At the time of trial it was stipulated that Husband would receive $7,750.00 per month from the two policies, and this amount would increase to $8,000.00 per month beginning in October of 1998. The parties also stipulated that all marital property should be divided equally between the parties. The trial court found that all the benefits paid by the two insurance policies to Husband, both before and after the divorce, constitute marital property subject to division. The court ordered that beginning with the payments due in March, 1998, Wife is entitled to fifty percent of the monthly payments. The decree was later amended to provide that in the event the trial court's holding concerning the disability income policies is reversed on appeal, Wife is awarded $2,500.00 per month as alimony.
The sole issue for review is whether the trial court erred in holding that the benefits of the disability income insurance policies are marital property subject to distribution.
The parties have not cited, nor has our research revealed, any Tennessee case directly on point. Other jurisdictions have dealt with the question with differing results. We will briefly examine some of these cases.

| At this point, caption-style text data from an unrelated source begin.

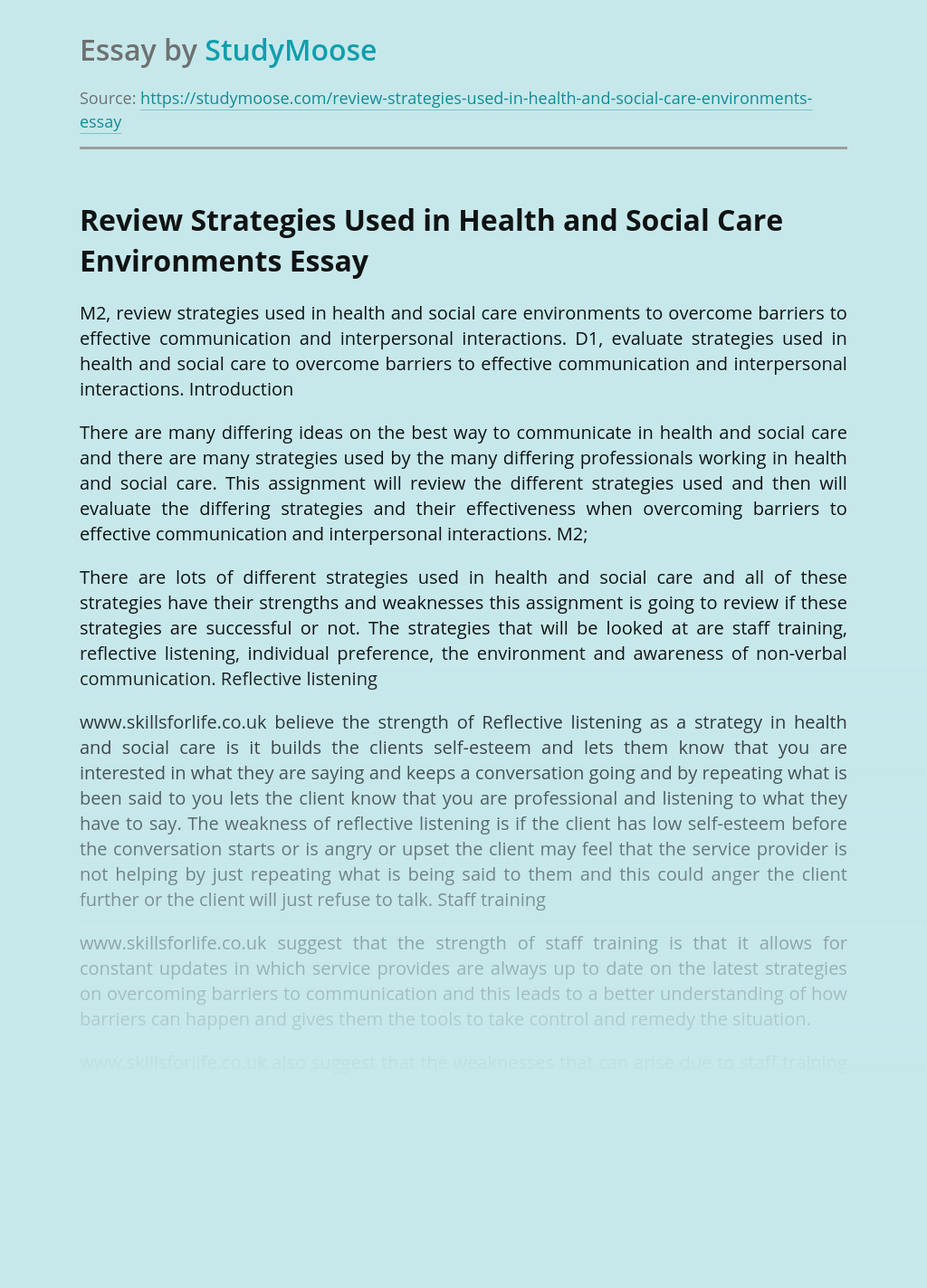 Review Strategies Used in Health and Social Care Environments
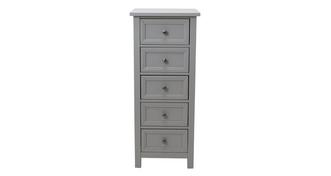Marina 5 Drawer Tall Chest
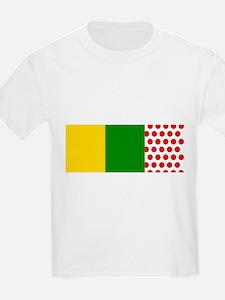 Le Tour Kids T-Shirt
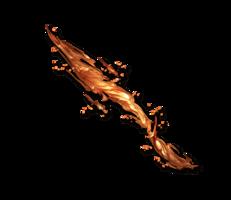 Xeno Purity Sunblade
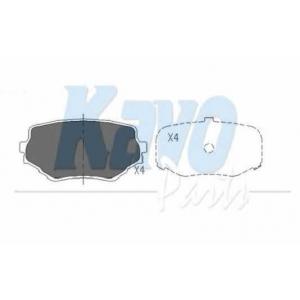 Комплект тормозных колодок, дисковый тормоз kbp8506 kavo - SUZUKI VITARA (ET, TA) вездеход закрытый 2.0 V6 24V (ET)
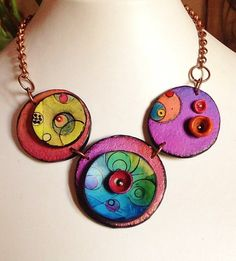Polymer clay necklace Planets... unique handmade by ImpastArte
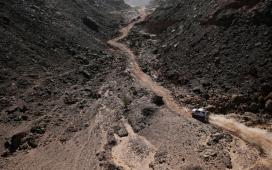 وادي الدواسر يقع شرق نجد، وينتهي عند أول الربع الخالي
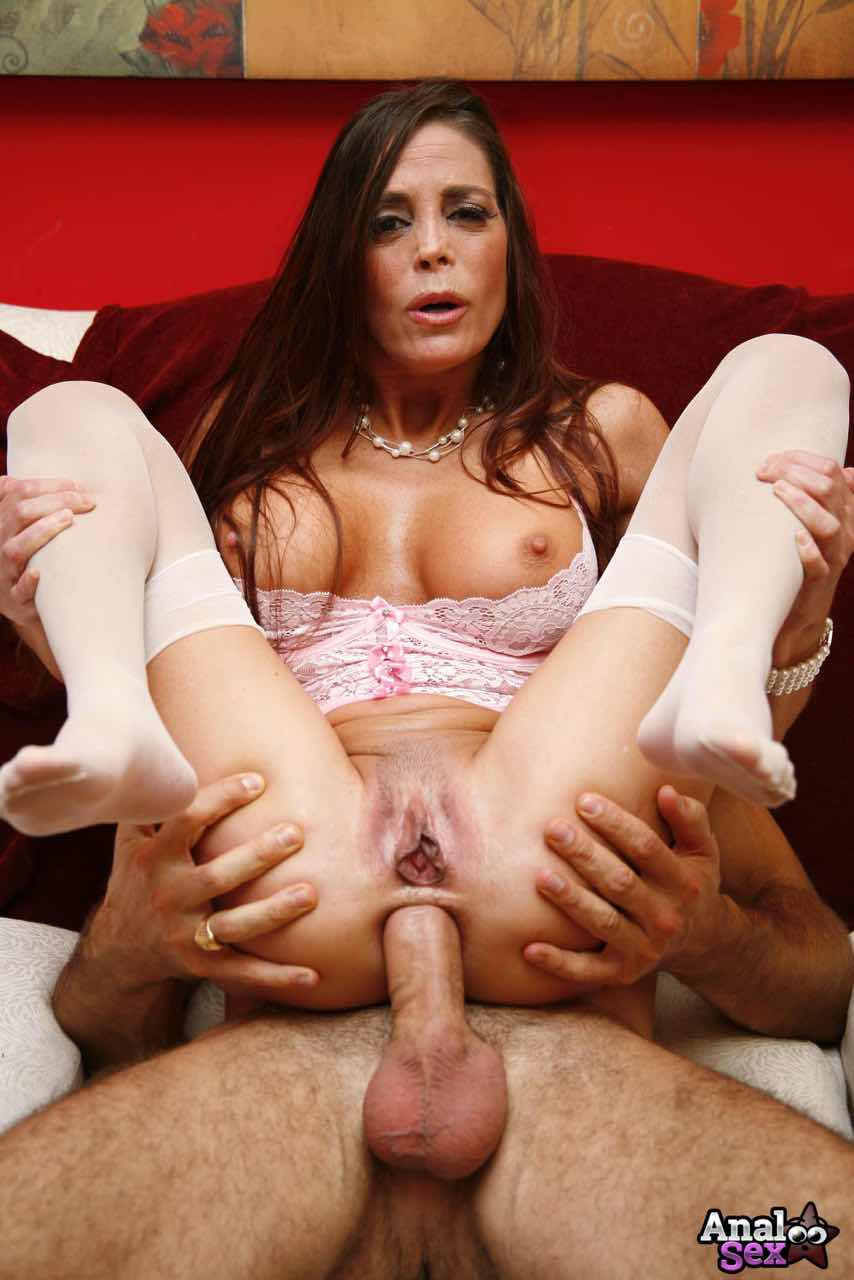 Adult video milf hot amateur
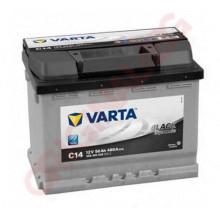 VARTA BLACK DYNAMIC 12V 56AH 480A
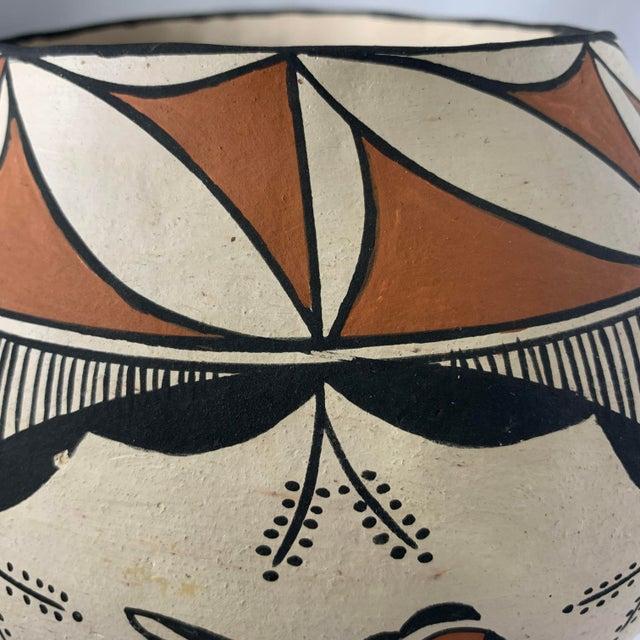 Orange Southwestern Polychrome Parrot Jar For Sale - Image 8 of 13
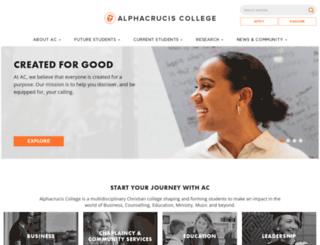 alphacrucis.edu.au screenshot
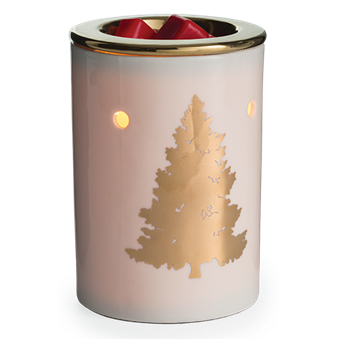 Wax Warmer - Golden Fir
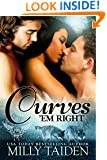 Curves 'em Right (Paranormal Dating Agency Book 4)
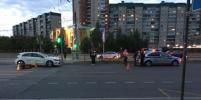 Каршеринговый авто сбил коляску с ребёнком в Петербурге
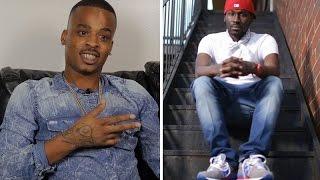 21 Savage Tells NoPlug Admit He Killed BankRollFresh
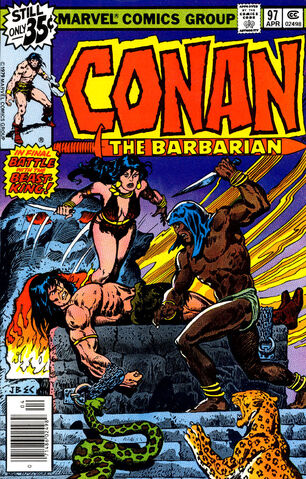 File:Conan the Barbarian Vol 1 97.jpg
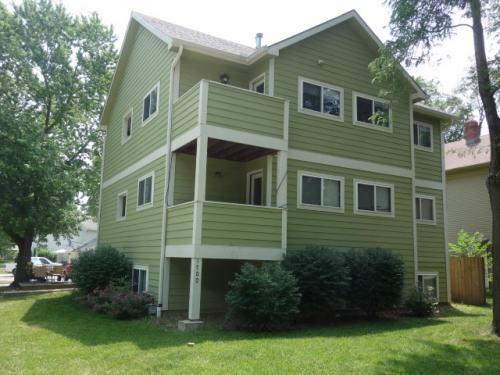 カンザス大学(ローレンス)<br />ユージーンが最初に住んでいたアパート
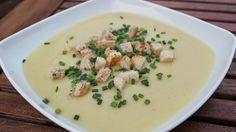 Zupa krem z pora-niesamowita w smaku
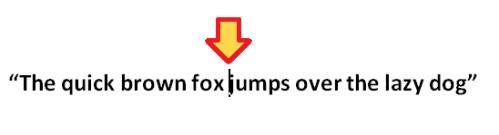 fox-cursor-before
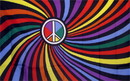 NEOPlex F-2447 Rainbow Peace Swirl 3'X 5' Novelty Flag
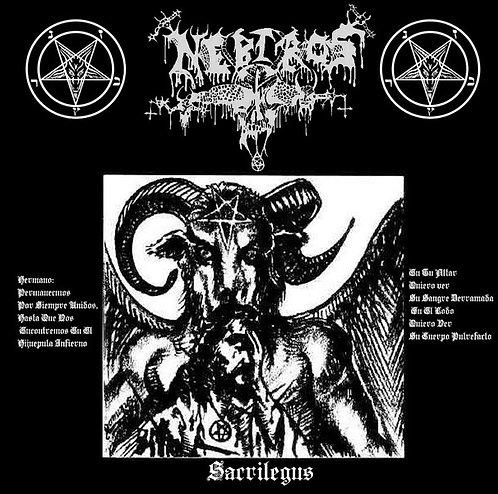 Nebiros - Sacrilegus MLP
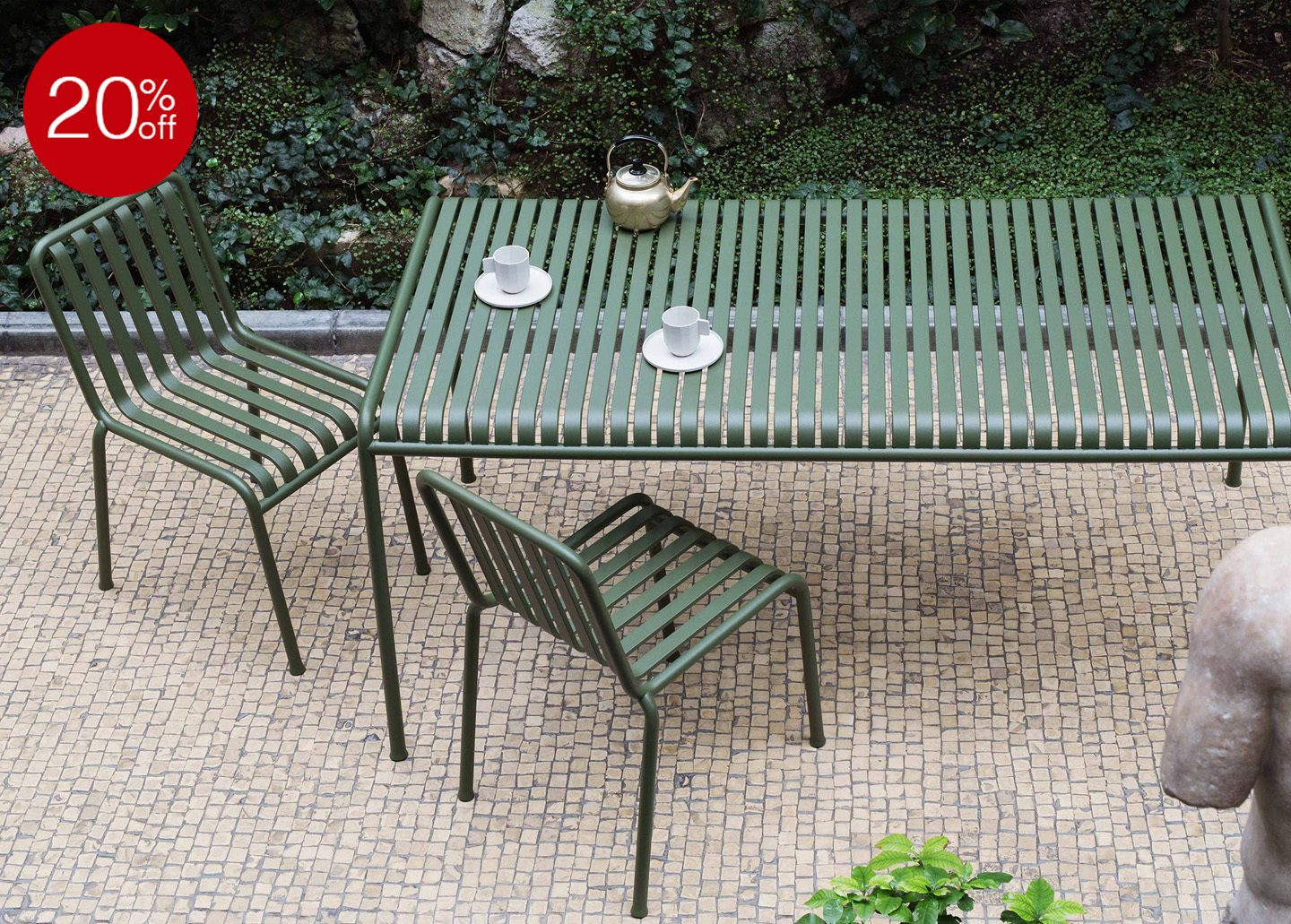 20% OFF PALISSADE CHAIR OLIVE BY HAY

In Gnerlich v. Gnerlich, 538 N.E.2d 285 (Ind. App. 1989), the issue was whether benefits of disability insurance are marital property subject to division under the Indiana Code. The disability insurance was purchased by monthly contribution for a disability retirement plan offered by the husband's employer. The court held that, under the statutory definition of property, the term property means all of the assets, including the right to receive pension or retirement benefits. Thus, disability benefits are marital property subject to division. The court agreed with the holding of an Illinois court "that a disability is so substantially similar in nature to an ordinary retirement pension to be appropriately characterized as marital property subject to division." Id. at 288.
In In Re Marriage of Simon, 856 P.2d 47 (Col. App. 1993) the court held that the husband's proceeds from a private disability insurance policy acquired with marital funds during the marriage was not excluded from the statutory definition of marital property and is subject to division.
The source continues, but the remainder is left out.